> [Arbeitsauftrag]: Entnimm den folgenden Daten jede Zeile, in der die Zeichenfolge „covered“ vorkommt.

──────

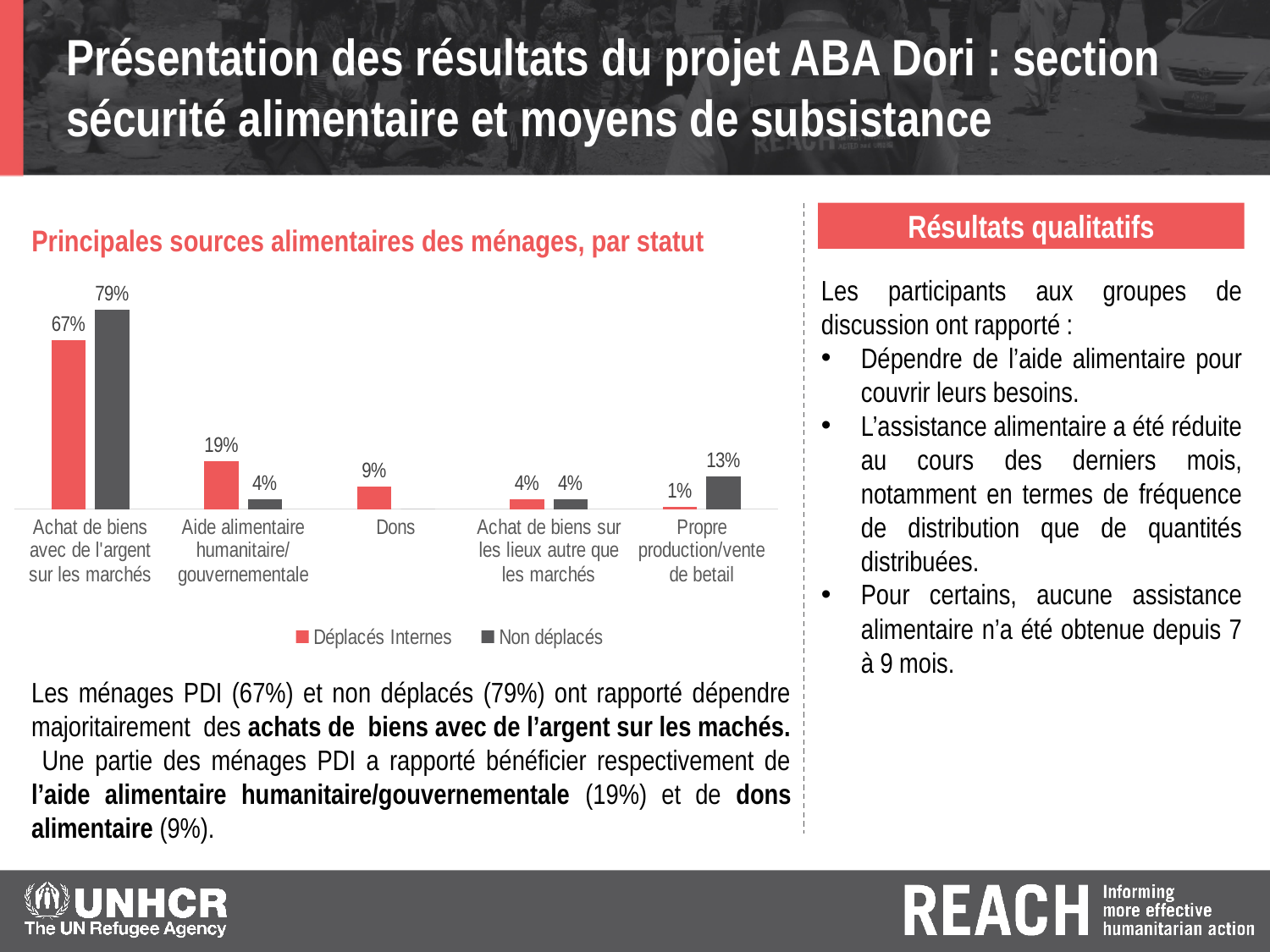
How many categories are shown on the x axis of the chart? 5 What is the difference between the Non déplacés and Déplacés Internes values for 'Achat de biens avec de l'argent sur les marchés'? 12% Which category has the highest value for Non déplacés? Achat de biens avec de l'argent sur les marchés What is the value for Déplacés Internes for 'Dons'? 9% For 'Aide alimentaire humanitaire/gouvernementale', which series has the larger value, Déplacés Internes or Non déplacés? Déplacés Internes How many series does the legend list? 2 Which category has the lowest value for Déplacés Internes? Propre production/vente de betail What is the value for Non déplacés for 'Propre production/vente de betail'? 13% What type of chart is shown on the slide? bar chart What is the value for Non déplacés for 'Achat de biens avec de l'argent sur les marchés'? 79% What is the value for Déplacés Internes for 'Aide alimentaire humanitaire/gouvernementale'? 19% What is the value for Déplacés Internes for 'Achat de biens avec de l'argent sur les marchés'? 67%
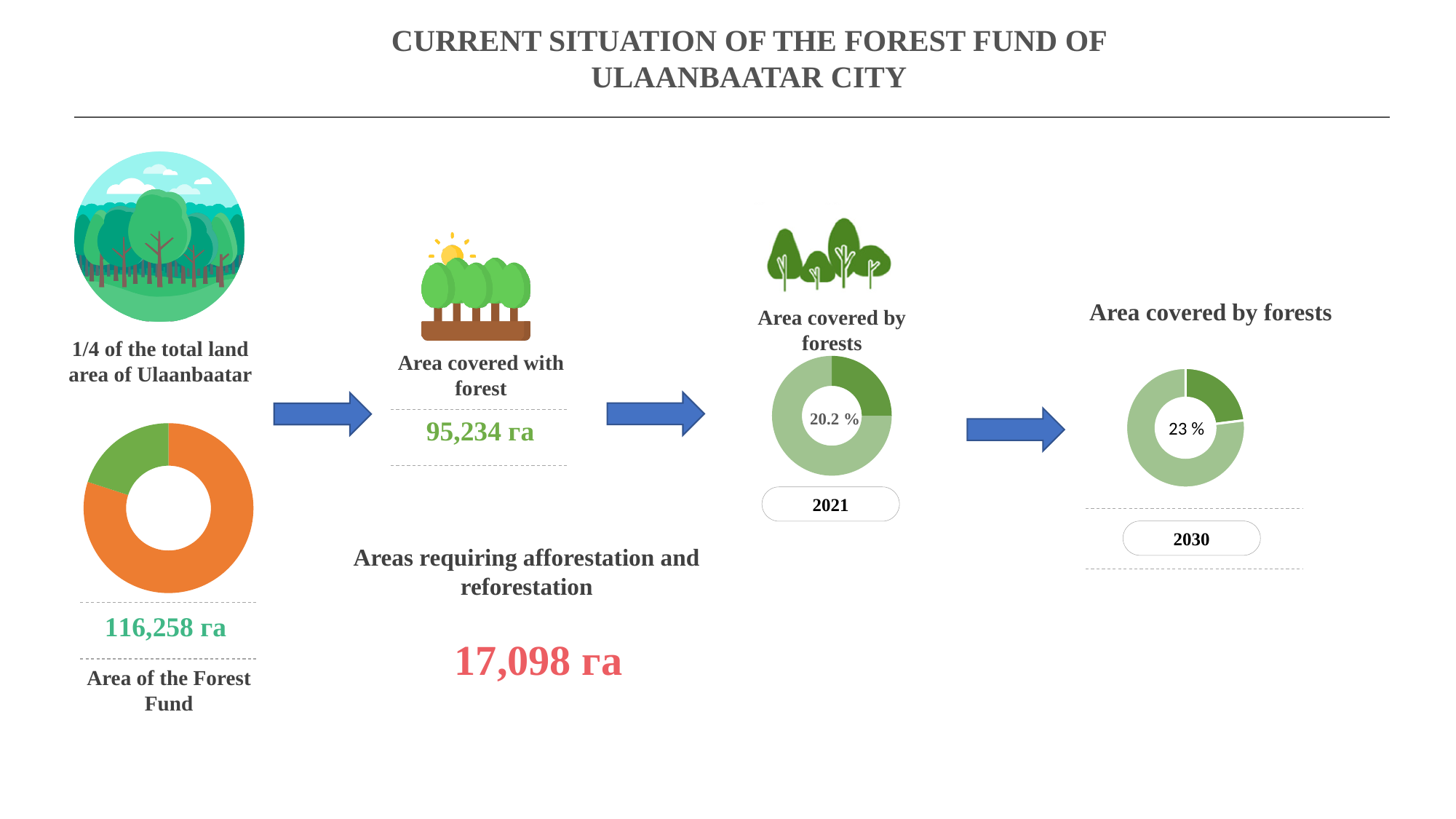
What kind of chart is the 'Area of the Forest Fund' chart on the left of the slide? Donut chart What is the title of the chart labelled 2030 on the right of the slide? Area covered by forests By how many percentage points does the 'Area covered by forests' value for 2030 exceed the value for 2021? 2.8 How many donut charts are shown on the slide? 3 Does the 'Area covered by forests' percentage rise or fall from 2021 to 2030? Rise In the 'Area of the Forest Fund' donut chart on the left, which colour slice is larger, orange or green? Orange What value is printed below the 'Area of the Forest Fund' donut chart on the left? 116,258 га In the 'Area covered by forests' chart for 2021, what percentage is printed in the centre? 20.2 % What kind of chart is shown under the heading 'Area covered by forests' for 2021? Donut chart In the 'Area covered by forests' chart for 2030, what percentage is printed in the centre? 23 % How many slices does the 'Area of the Forest Fund' donut chart on the left have? 2 Which year's 'Area covered by forests' chart shows the larger percentage, 2021 or 2030? 2030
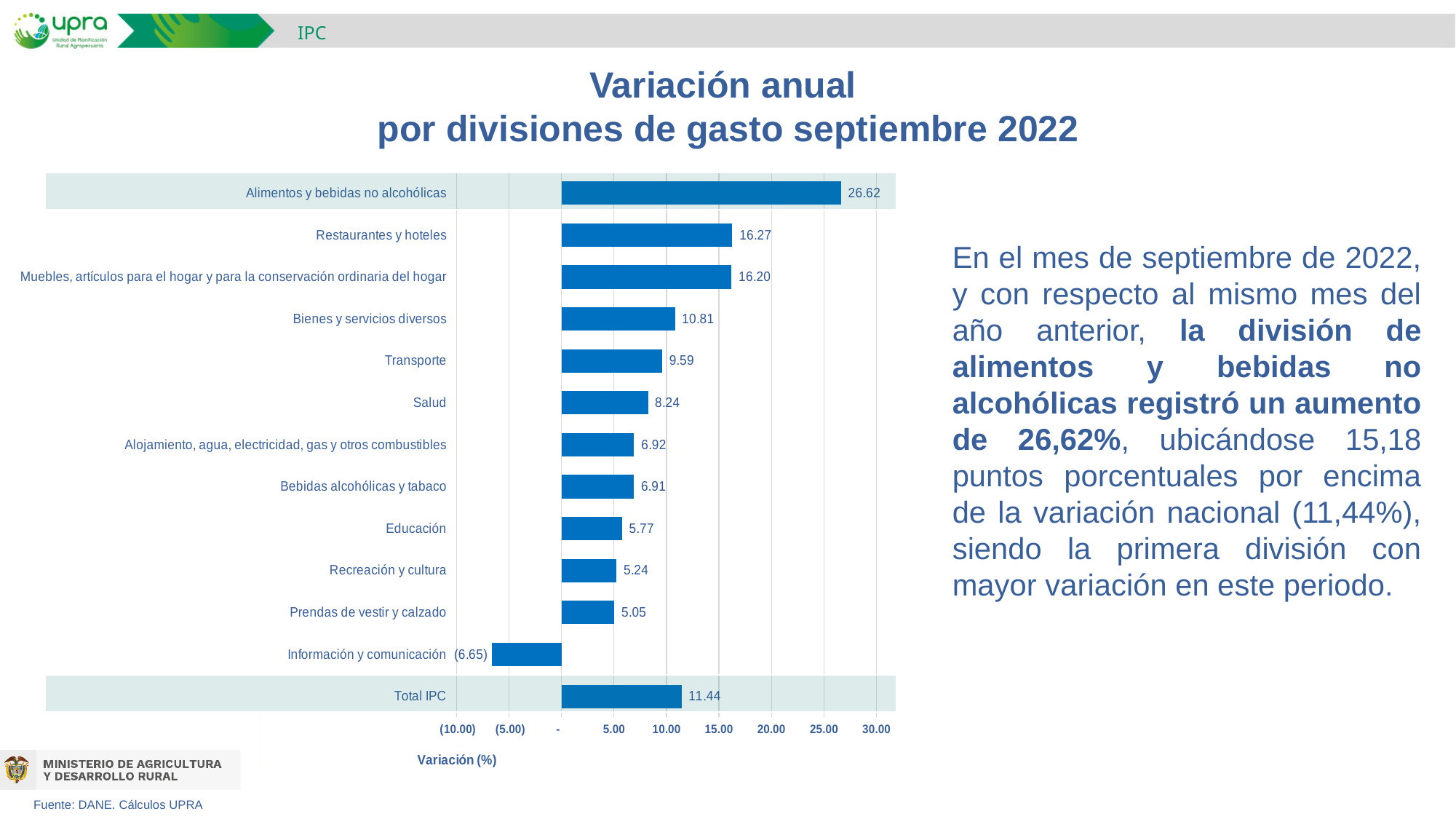
What kind of chart is shown on the slide? Bar chart What is the value for Total IPC? 11.44 How many categories are shown in the chart, including Total IPC? 13 Which category has the highest value? Alimentos y bebidas no alcohólicas Which is larger, the value for Salud or the value for Educación? Salud What is the value for Información y comunicación? (6.65) Which category has the lowest value? Información y comunicación What is the value for Transporte? 9.59 What is the difference between the values for Restaurantes y hoteles and Bienes y servicios diversos? 5.46 What is the label of the horizontal axis? Variación (%) Is the value for Alimentos y bebidas no alcohólicas greater or less than 25.00? greater What is the value for Alimentos y bebidas no alcohólicas? 26.62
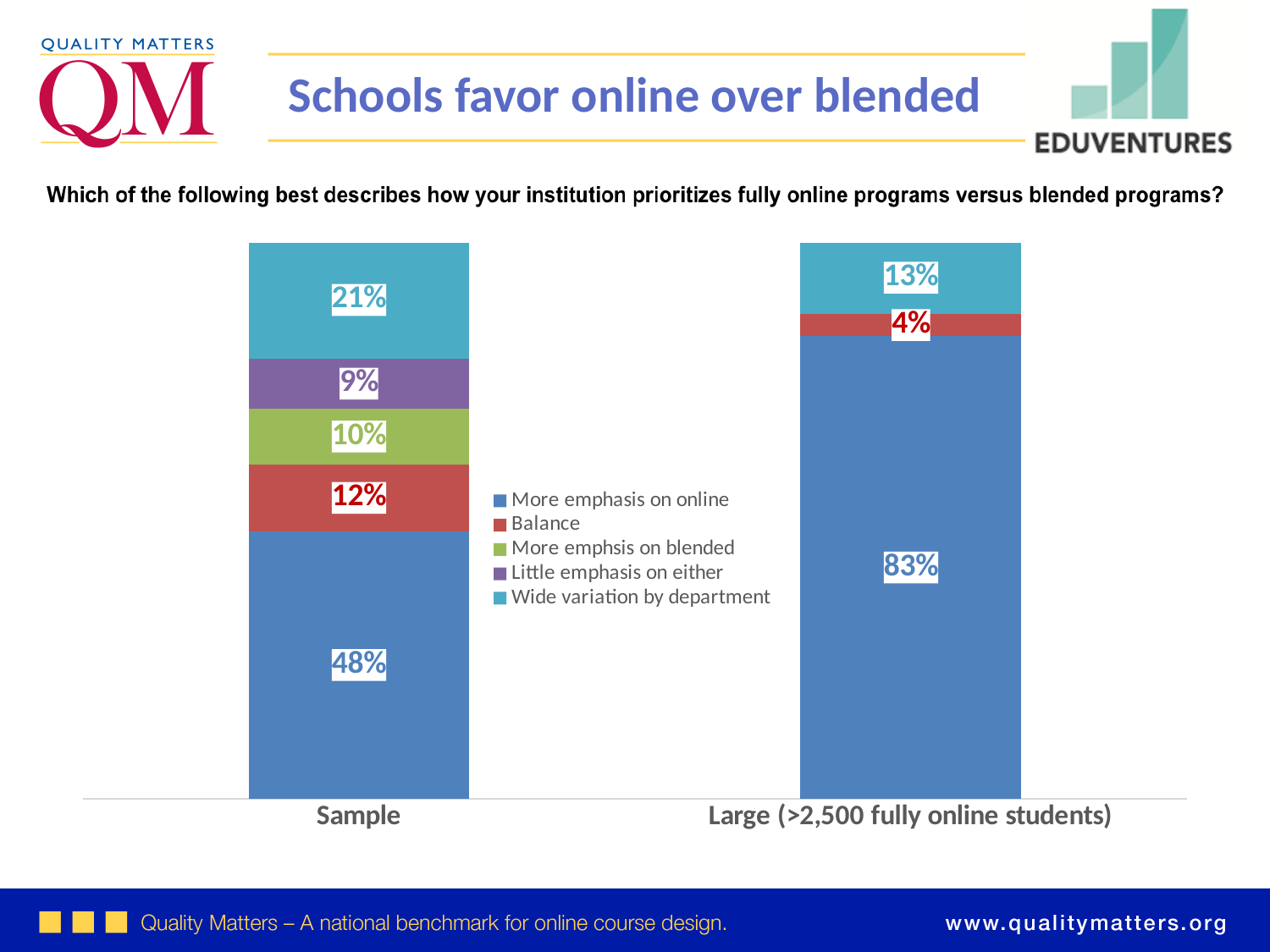
How many categories are shown on the x axis? 2 What is the difference between the "More emphasis on online" share for Large (>2,500 fully online students) and for Sample? 35% What percentage of the Large (>2,500 fully online students) category is "More emphasis on online"? 83% What kind of chart is shown on the slide? Stacked bar chart How many series does the legend list? 5 What percentage of the Sample category is "More emphasis on online"? 48% Which category has the larger "Wide variation by department" share, Sample or Large (>2,500 fully online students)? Sample Which series has the largest share in the Sample bar? More emphasis on online Which labelled series has the smallest share in the Large (>2,500 fully online students) bar? Balance What percentage of the Sample category is "Little emphasis on either"? 9% What percentage of the Sample category is "Wide variation by department"? 21% What percentage of the Large (>2,500 fully online students) category is "Balance"? 4%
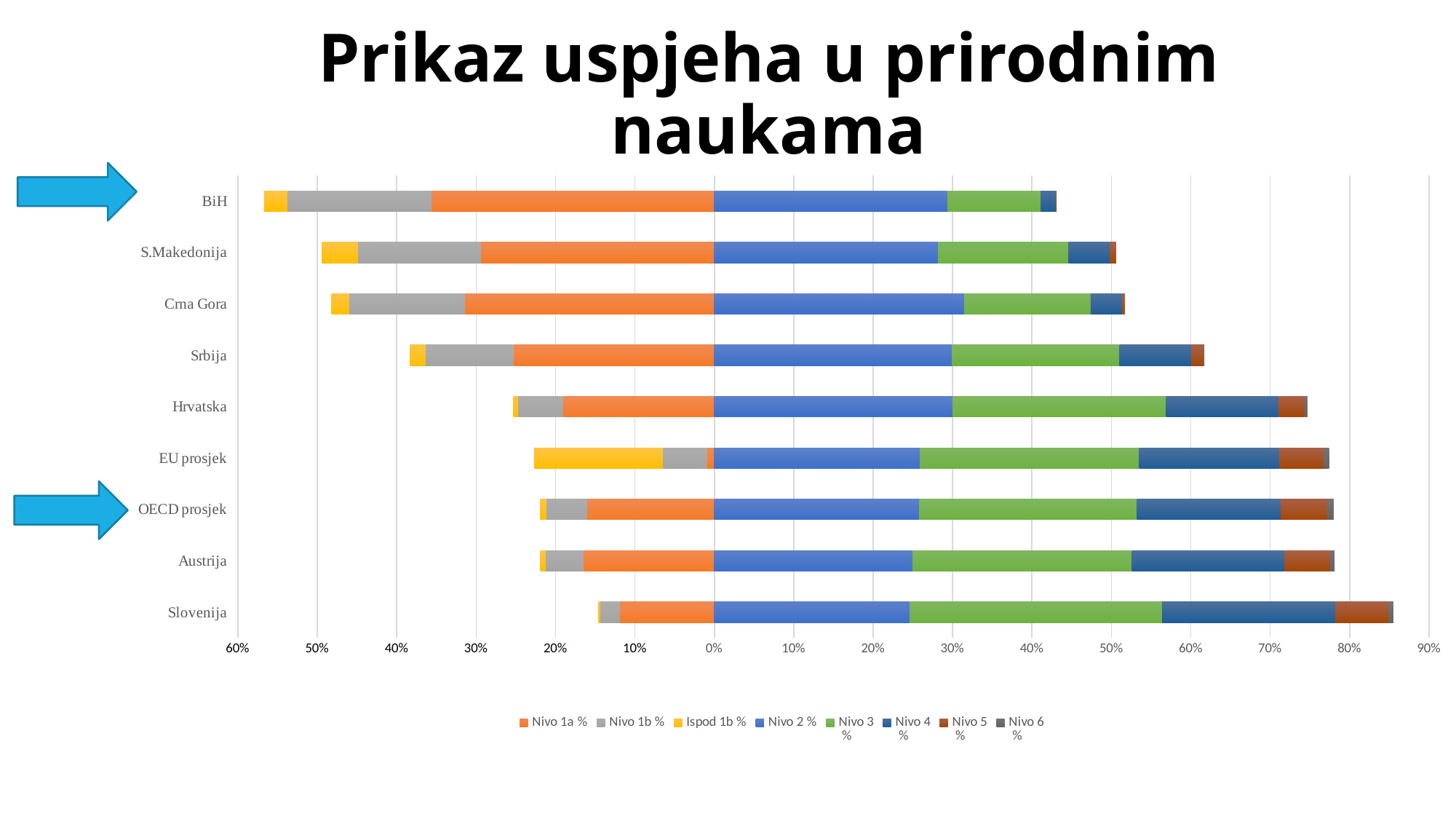
How many categories (countries/averages) are plotted on the chart? 9 What kind of chart is shown on the slide? bar chart How many series does the legend list? 8 Is the right-hand end of the Slovenija bar greater or less than 80%? greater Is the left-hand end of the Slovenija bar greater or less than 20%? less Is the left-hand end of the BiH bar greater or less than 50%? greater What is the title of the chart on the slide? Prikaz uspjeha u prirodnim naukama Which colour represents the series 'Nivo 3 %' in the legend? green Which bar extends further to the right of the 0% axis, Slovenija or BiH? Slovenija Which category's bar extends furthest to the left (negative side) of the axis? BiH Which category's bar extends furthest to the right (positive side) of the axis? Slovenija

──────

> [Erwartete Lösung]:
What kind of chart is the 'Area of the Forest Fund' chart on the left of the slide? Donut chart What is the title of the chart labelled 2030 on the right of the slide? Area covered by forests By how many percentage points does the 'Area covered by forests' value for 2030 exceed the value for 2021? 2.8 How many donut charts are shown on the slide? 3 Does the 'Area covered by forests' percentage rise or fall from 2021 to 2030? Rise In the 'Area of the Forest Fund' donut chart on the left, which colour slice is larger, orange or green? Orange What value is printed below the 'Area of the Forest Fund' donut chart on the left? 116,258 га In the 'Area covered by forests' chart for 2021, what percentage is printed in the centre? 20.2 % What kind of chart is shown under the heading 'Area covered by forests' for 2021? Donut chart In the 'Area covered by forests' chart for 2030, what percentage is printed in the centre? 23 % How many slices does the 'Area of the Forest Fund' donut chart on the left have? 2 Which year's 'Area covered by forests' chart shows the larger percentage, 2021 or 2030? 2030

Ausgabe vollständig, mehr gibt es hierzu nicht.